Dataset records

******************************

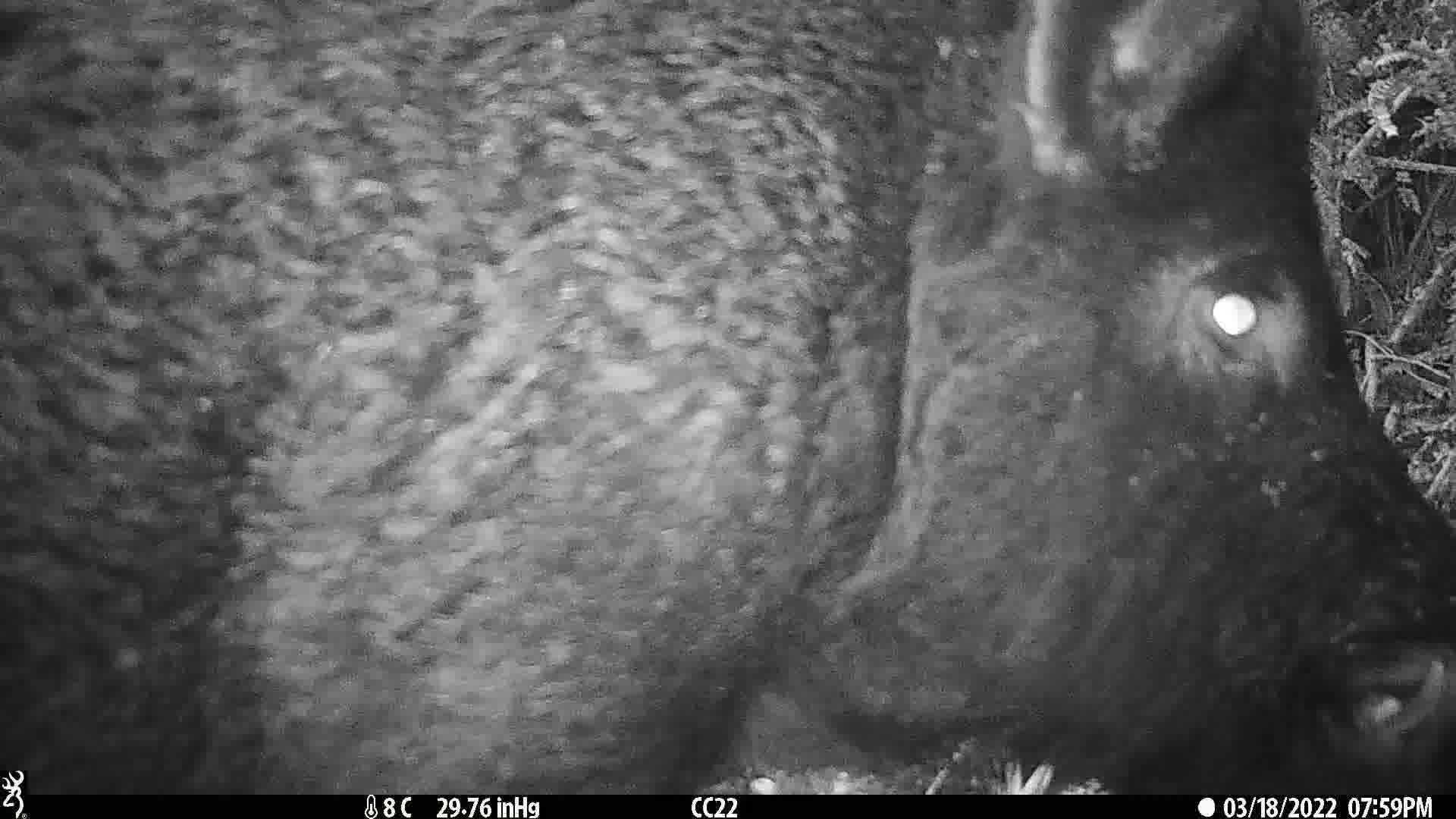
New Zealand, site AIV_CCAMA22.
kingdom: Animalia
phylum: Chordata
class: Mammalia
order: Artiodactyla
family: Suidae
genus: Sus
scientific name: Sus scrofa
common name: pig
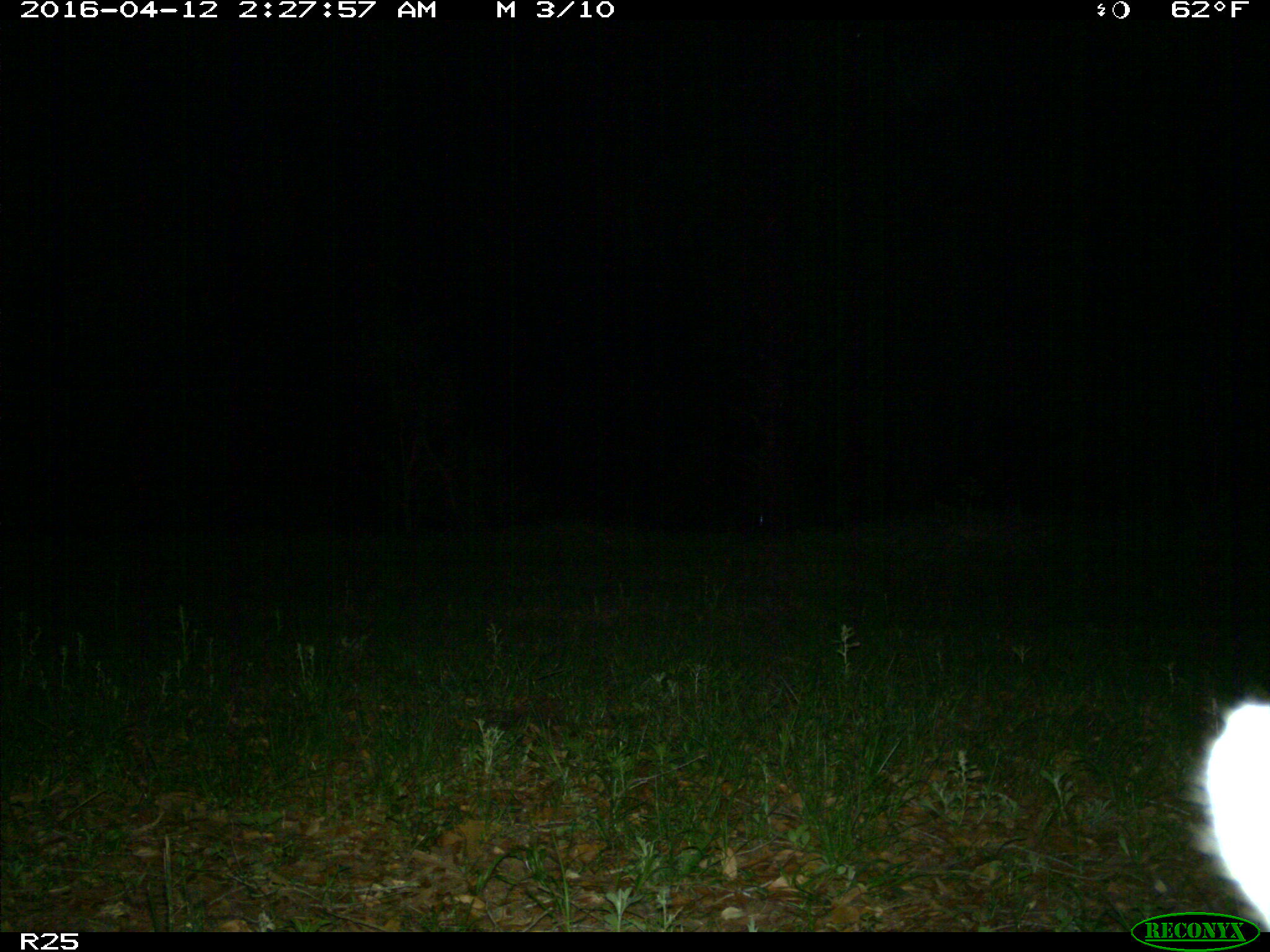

******************************

(WORK INSTRUCTIONS)
Every record, from top to bottom, gets written out exactly; no picture goes into the copy.

(SOLUTION BELOW)
New Zealand, site AIV_CCAMA22.
kingdom: Animalia
phylum: Chordata
class: Mammalia
order: Artiodactyla
family: Suidae
genus: Sus
scientific name: Sus scrofa
common name: pig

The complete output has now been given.